Libia – Gheddafi è morto, la notizia viene confermata dalla tv Araba. Berlusconi: “Sic transit gloria mundi”. Napolitano: “E’ la fine di una pagina tragica”.

La morte di Gheddafi – Arriva poco dopo le 13 la notizia, Gheddafi sarebbe stato ferito e catturato dalle truppe del Cnt. Successivamente arrivano notizie prima confermate poi smentite fino all’ultima: Gheddafi è morto durante il trasferimento a Misurata. La notizia è stata confermata dalla Nato e dalla tv Libica.
Su internet girano intanto le presunte foto dell’ex Raìs, il cui corpo sarebbe stato portato nella Moschea di Misurata.

Le reazioni dall’Italia – Le prime dichiarazioni sono state rilasciate dal Ministro della Difesa, Ignazio La Russa: “Il comando del Cnt riferisce che Sirte è stata liberata, questo comporterebbe la fine delle ostilità dal punto di vista dell’avvio del governo provvisorio. E’ una grande notizia, non solo è finita la missione ma finisce la fase di transizione”.
Non mi rallegro mai per la morte di un uomo, mai i libici si aspettavano la morte di Gheddafi senza cui non si poteva considerare chiusa la vicenda del conflitto nel loro Paese. Ora si apre una nuova fase“, ha concluso poi il Ministro.
Sic transit gloria mundi” è stato invece il commento di Silvio Berlusconi, “ora la guerra è finita“.
Il capo dello Stato, Giorgio Napolitano: “Con la morte di Gheddafi si chiude una pagina drammatica, ora si costruisca un Paese nuovo, libero e unito“.
Il Ministro degli Esteri, Franco Frattini ha considerato la fine dell’ex Raìs come “una grande vittoria del popolo libico che si è conclusa in modo tragico perchè il dittatore si è rifiutato fino all’ultimo di arrendersi alla Giustizia internazionale che non lo avrebbe certamente impiccato ma lo avrebbe giudicato secondo le regole“.

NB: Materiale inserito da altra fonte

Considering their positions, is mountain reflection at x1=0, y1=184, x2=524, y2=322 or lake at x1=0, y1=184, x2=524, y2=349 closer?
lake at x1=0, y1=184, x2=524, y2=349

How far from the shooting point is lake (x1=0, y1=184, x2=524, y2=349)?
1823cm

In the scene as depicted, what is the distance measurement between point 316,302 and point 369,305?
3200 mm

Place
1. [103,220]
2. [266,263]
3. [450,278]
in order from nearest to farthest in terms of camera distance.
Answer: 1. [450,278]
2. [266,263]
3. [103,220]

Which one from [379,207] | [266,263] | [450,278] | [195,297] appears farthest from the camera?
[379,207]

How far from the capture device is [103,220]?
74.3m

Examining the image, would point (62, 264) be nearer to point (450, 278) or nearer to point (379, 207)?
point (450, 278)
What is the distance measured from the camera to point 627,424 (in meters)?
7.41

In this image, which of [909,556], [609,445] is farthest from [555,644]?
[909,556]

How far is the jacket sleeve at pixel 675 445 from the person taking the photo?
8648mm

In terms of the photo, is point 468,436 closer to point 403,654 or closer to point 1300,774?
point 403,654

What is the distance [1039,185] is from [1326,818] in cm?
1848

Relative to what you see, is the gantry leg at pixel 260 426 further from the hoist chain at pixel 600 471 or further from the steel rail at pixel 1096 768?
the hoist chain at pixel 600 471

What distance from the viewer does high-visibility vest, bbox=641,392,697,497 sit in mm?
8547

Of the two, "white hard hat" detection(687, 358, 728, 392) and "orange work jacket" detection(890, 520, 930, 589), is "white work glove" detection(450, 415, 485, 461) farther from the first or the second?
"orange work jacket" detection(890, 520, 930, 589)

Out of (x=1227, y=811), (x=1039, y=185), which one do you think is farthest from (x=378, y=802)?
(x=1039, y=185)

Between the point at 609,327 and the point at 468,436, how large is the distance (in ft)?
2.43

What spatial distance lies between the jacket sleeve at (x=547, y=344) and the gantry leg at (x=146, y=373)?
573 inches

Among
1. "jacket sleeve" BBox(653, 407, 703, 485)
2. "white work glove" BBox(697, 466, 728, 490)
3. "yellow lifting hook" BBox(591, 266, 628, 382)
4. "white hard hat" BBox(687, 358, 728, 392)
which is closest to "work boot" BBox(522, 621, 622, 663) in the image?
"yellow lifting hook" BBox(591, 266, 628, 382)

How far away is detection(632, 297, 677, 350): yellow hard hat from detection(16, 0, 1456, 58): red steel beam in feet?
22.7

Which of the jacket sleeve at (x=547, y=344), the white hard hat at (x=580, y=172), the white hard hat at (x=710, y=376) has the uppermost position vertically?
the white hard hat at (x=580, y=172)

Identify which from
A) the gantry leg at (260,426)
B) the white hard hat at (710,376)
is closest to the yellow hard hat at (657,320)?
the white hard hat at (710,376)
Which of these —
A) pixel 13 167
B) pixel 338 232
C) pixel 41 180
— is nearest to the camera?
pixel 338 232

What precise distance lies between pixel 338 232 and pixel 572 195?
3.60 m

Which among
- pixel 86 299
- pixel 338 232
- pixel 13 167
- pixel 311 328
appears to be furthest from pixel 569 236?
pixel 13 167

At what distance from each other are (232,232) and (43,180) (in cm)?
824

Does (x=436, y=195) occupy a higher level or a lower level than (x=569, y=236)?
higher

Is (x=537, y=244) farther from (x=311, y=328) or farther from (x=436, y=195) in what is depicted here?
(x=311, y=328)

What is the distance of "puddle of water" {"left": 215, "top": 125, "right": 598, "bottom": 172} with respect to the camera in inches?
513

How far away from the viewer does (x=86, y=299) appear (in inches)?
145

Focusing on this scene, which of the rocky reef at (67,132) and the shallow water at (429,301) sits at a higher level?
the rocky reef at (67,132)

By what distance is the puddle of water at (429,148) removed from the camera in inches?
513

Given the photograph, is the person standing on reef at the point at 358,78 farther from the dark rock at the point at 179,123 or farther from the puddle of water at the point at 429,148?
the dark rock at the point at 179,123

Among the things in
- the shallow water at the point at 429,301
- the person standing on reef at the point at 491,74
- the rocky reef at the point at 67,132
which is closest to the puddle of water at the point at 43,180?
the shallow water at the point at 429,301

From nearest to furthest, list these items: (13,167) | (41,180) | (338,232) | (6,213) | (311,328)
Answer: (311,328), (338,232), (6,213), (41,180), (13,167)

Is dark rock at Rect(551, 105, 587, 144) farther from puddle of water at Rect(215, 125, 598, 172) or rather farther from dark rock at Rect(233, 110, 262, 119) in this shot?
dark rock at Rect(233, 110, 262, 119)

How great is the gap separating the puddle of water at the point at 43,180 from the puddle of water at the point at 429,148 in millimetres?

Controcorrente il commento del leghista Borghezio: “La fine di Gheddafi, morto combattendo nel ridotto dei suoi ultimi fedeli, è indubbiamente una fine gloriosa. Sono stato uno dei pochi (forse il solo) a levare con forza la mia voce contraria per il modo in cui era stato ossequiato in italia, non essendo certamente un nostro amico, ma ciò non mi impedisce di dichiarare oggi con altrettanta forza che gli va riconosciuto cavallerescamente l’onore delle armi“.
Sempre dalla Lega, Bossi ha precisato che con la fine della guerra “i clandestini devono essere espulsi”.